Firefighters have carried out a daring rescue of a dog who was discovered at the bottom of a 200 foot deep quarry.

Ted the border terrier went missing from his home near Diptford during the afternoon of Sunday, October 8. His disappearance sparked a search of the area by his owners and concerned members of the public, that by late last week had even grown to include an unmanned drone.

On Saturday, October 14, after a thorough search of the area around the privately owned Larcombe Quarry, searchers decided to make one last check of the quarry itself.

Drone operator Craig Timblin said: "After scouring the neighbouring fields and farms, we carried out another check on the nearby quarry, just so we could be sure that we had covered everywhere.

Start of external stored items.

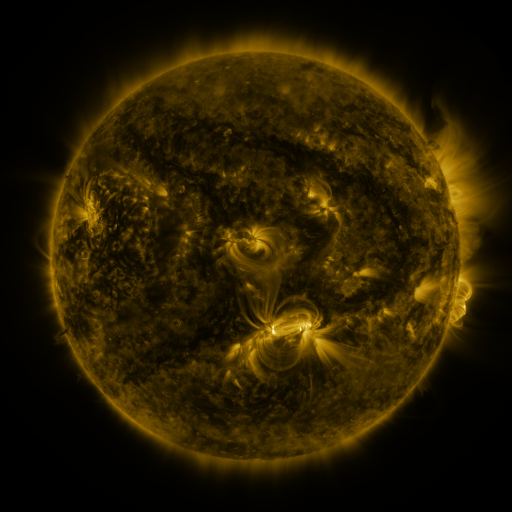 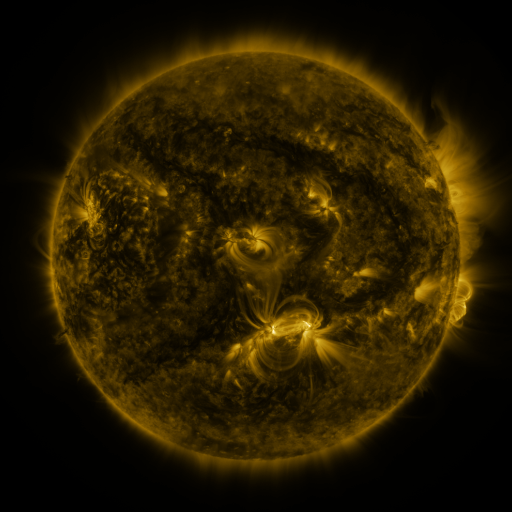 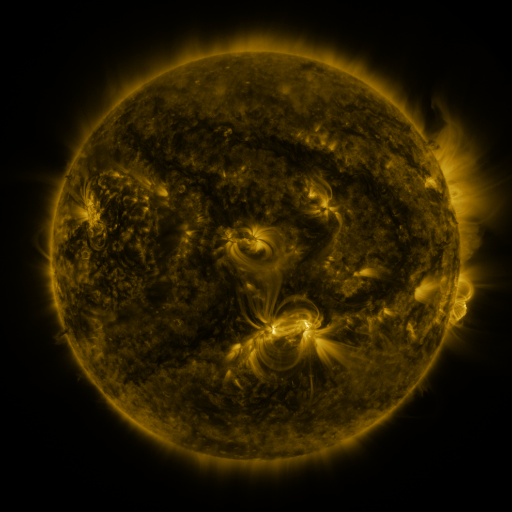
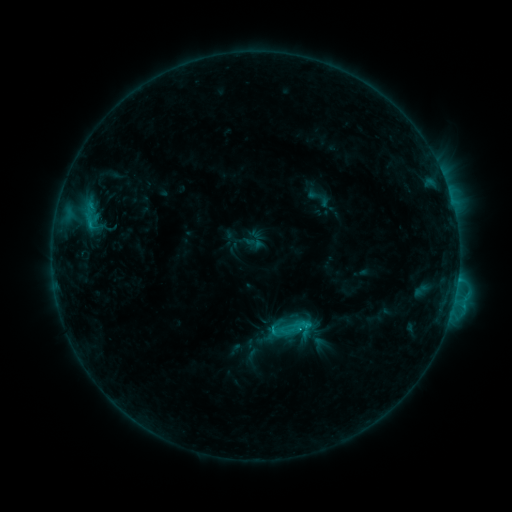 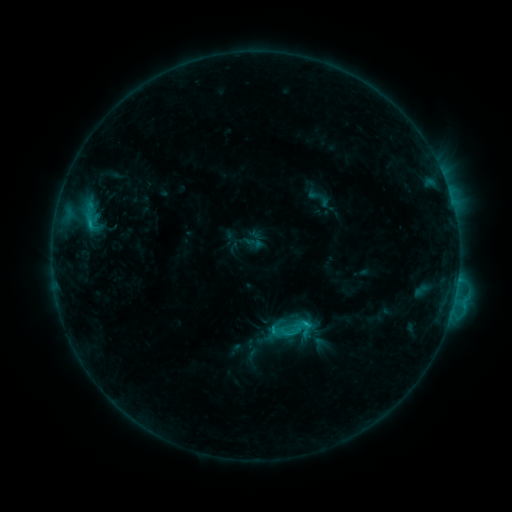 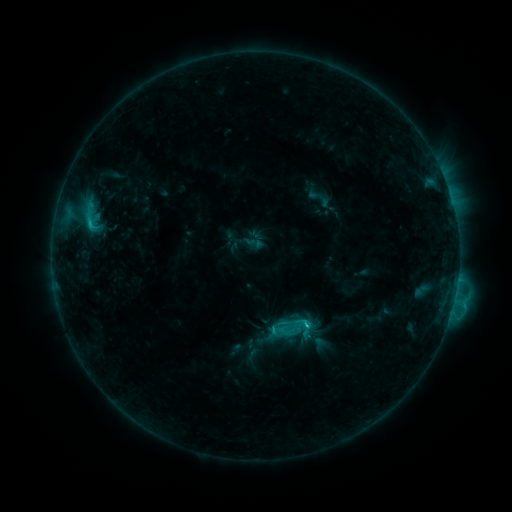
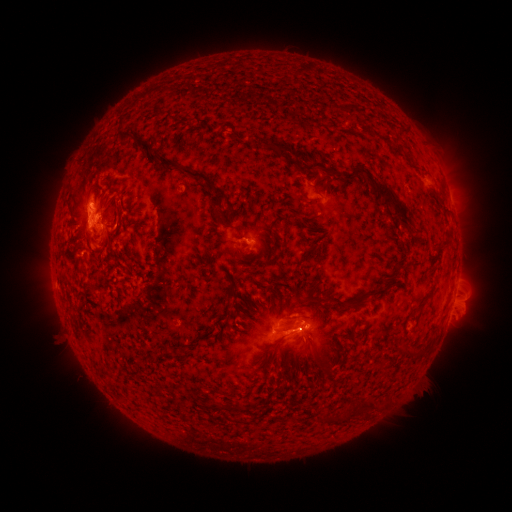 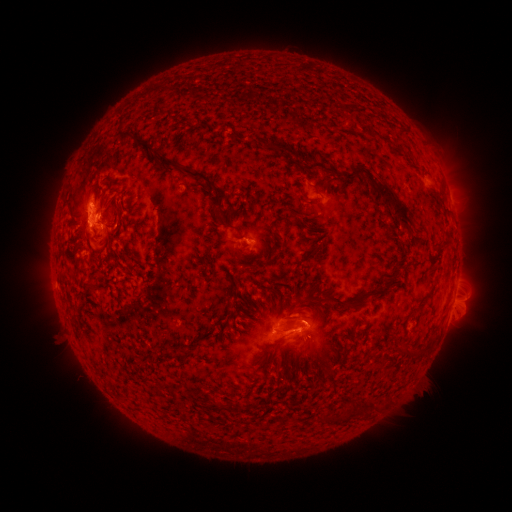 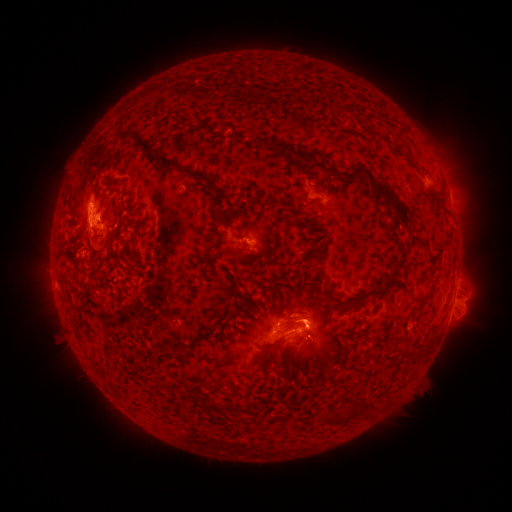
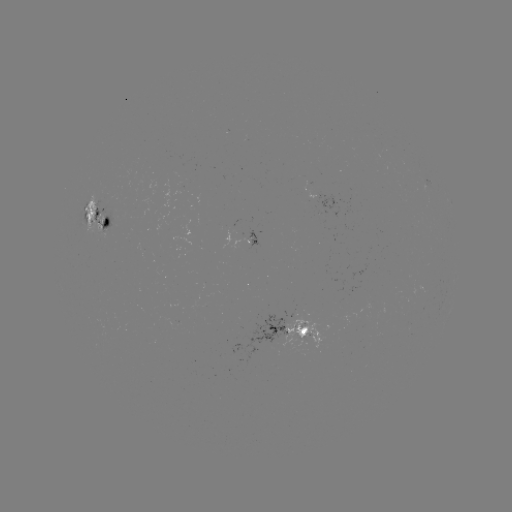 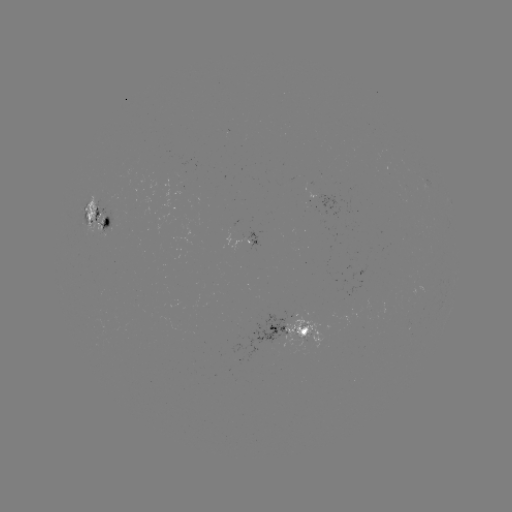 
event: eruption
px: (314, 312)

"Within seconds of reaching the top, we spotted movement and out popped Ted.

"Words cannot describe the emotions that went through the team’s hearts at this moment."

Devon & Somerset Fire & Rescue Service were called in, initially in the shape of a fire engine from Buckfastleigh, before the specialist rescue team from Barnstaple was summoned thanks to Ted’s inaccessible location.

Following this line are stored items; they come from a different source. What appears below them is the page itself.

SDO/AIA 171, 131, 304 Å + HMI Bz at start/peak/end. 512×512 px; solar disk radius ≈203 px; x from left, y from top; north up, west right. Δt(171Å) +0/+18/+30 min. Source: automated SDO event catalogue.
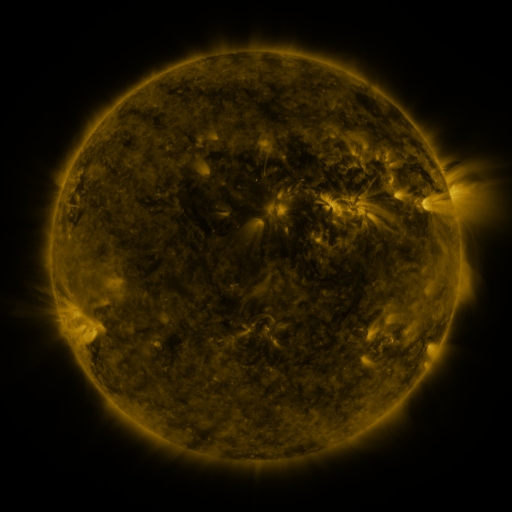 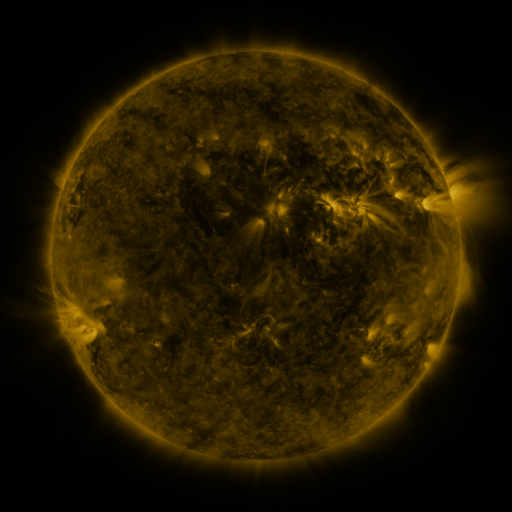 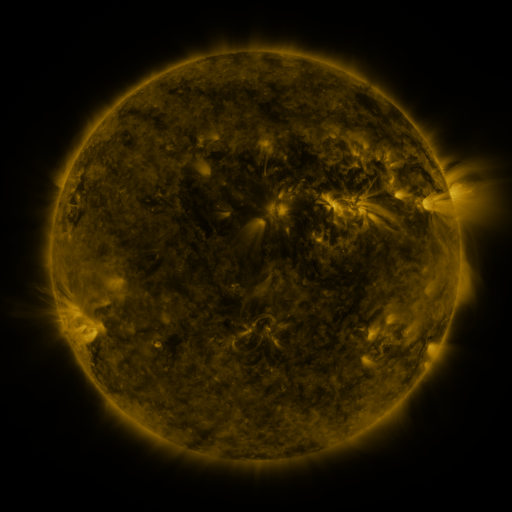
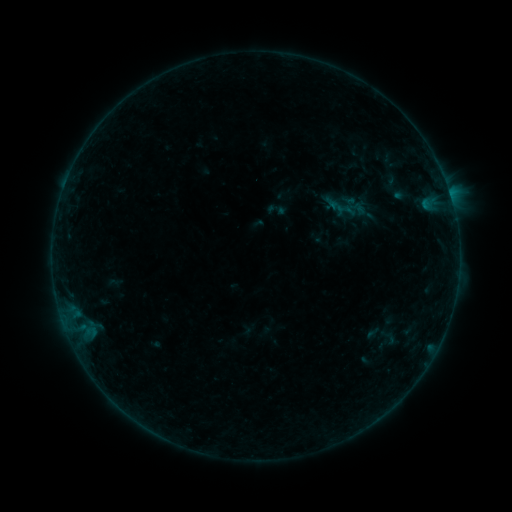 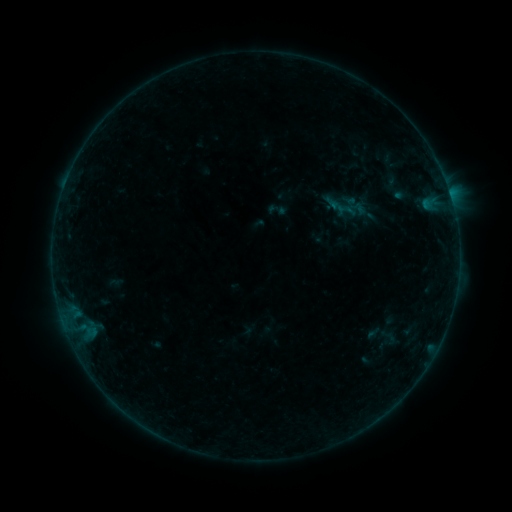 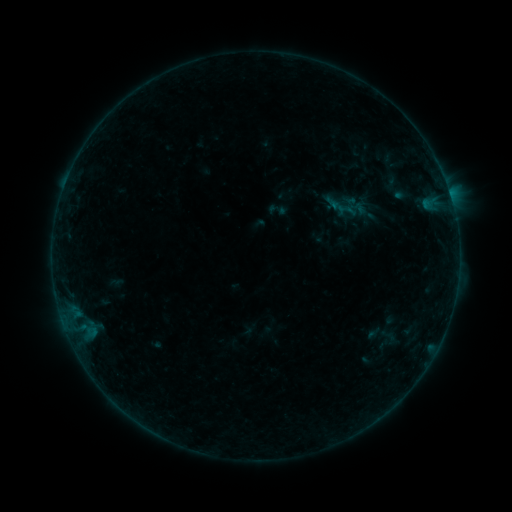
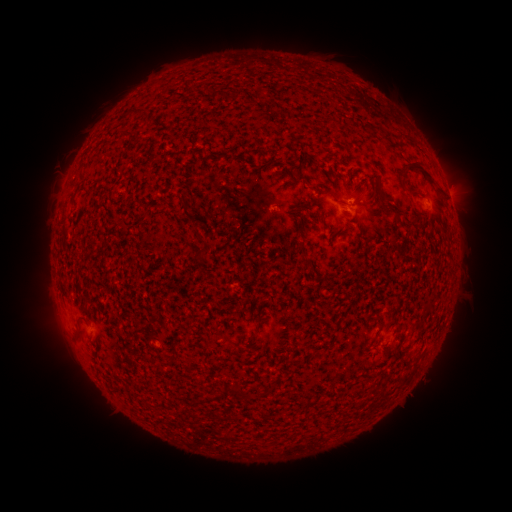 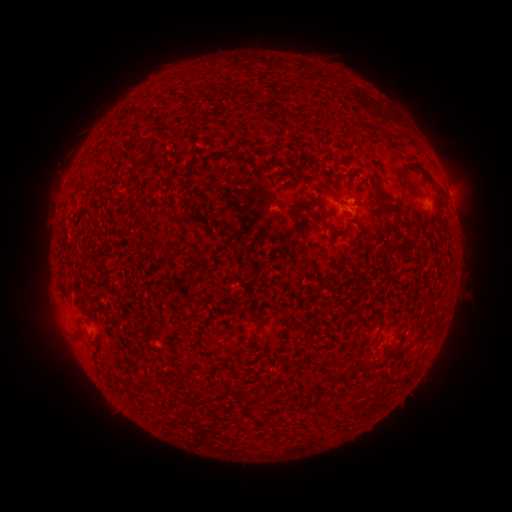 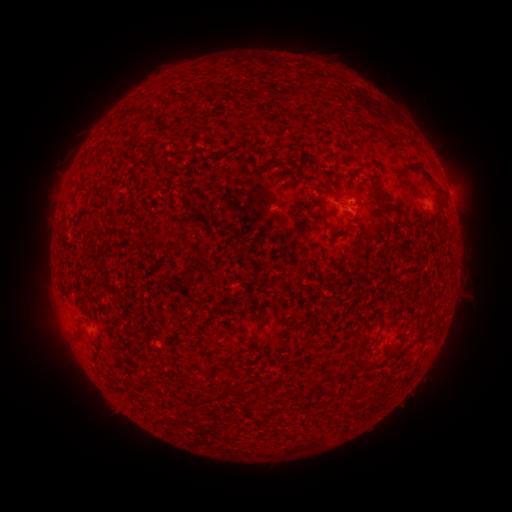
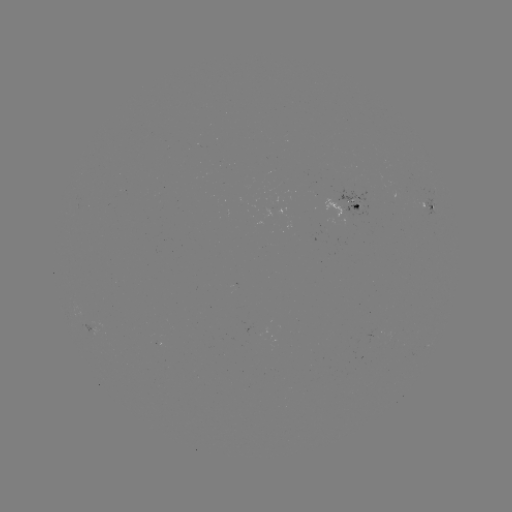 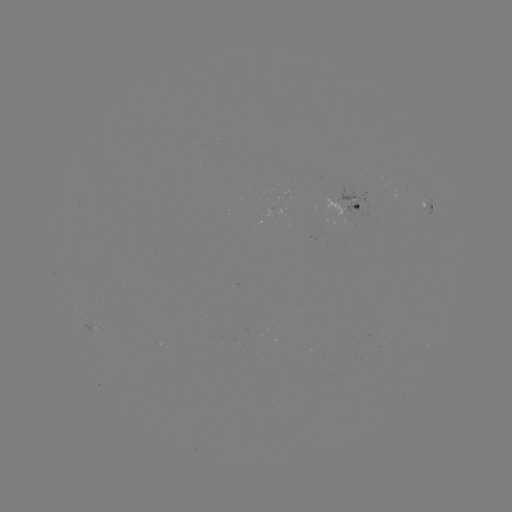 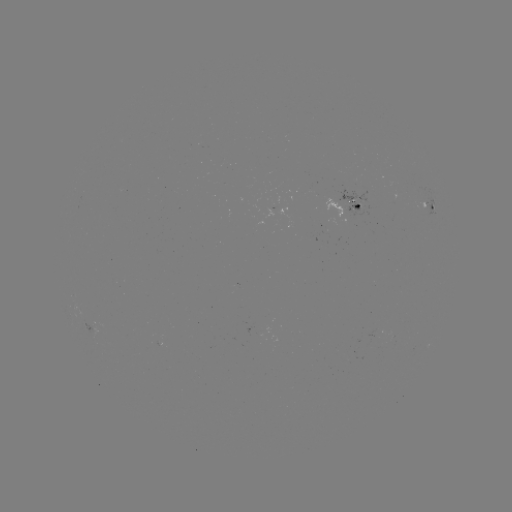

no classed flare was catalogued and no EUV brightening was flagged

A spokesman for Buckfastleigh Fire Station said: "Upon arrival we were met by the owner of the pooch who explained that ’Ted’, the 15-month-old border terrier had been missing since last Sunday and had now been spotted at the bottom of a disused quarry.

"Crews made their way to the scene with Ted’s owners to assess the situation. They did a full 360 degree search of the scene looking for the best access down into the quarry, but to no avail. It was then decided the safest route to Ted would be a Specialist Line Rescue Team, to abseil down into the quarry.

"Once crews reached the scene they set in rigging lines and began the descent into the quarry. The team made short work of the 200ft descent and made contact with Ted, who was a little scared at first. After a short while Ted’s trust was gained and he was fitted with a special dog harness and placed into the climbers pack.

"With his little head poking out of the top of the bag, Ted and his rescuer made the exhausting climb back to the top. He was met at the top by the team and the safety officer, who quickly passed him back to his family.

"Ted received lots of hugs and kisses from his owners and was glad of a drink and some food.

Big thanks to the owners who remained remarkably calm throughout the incident and kept us all supplied with tea and coffee."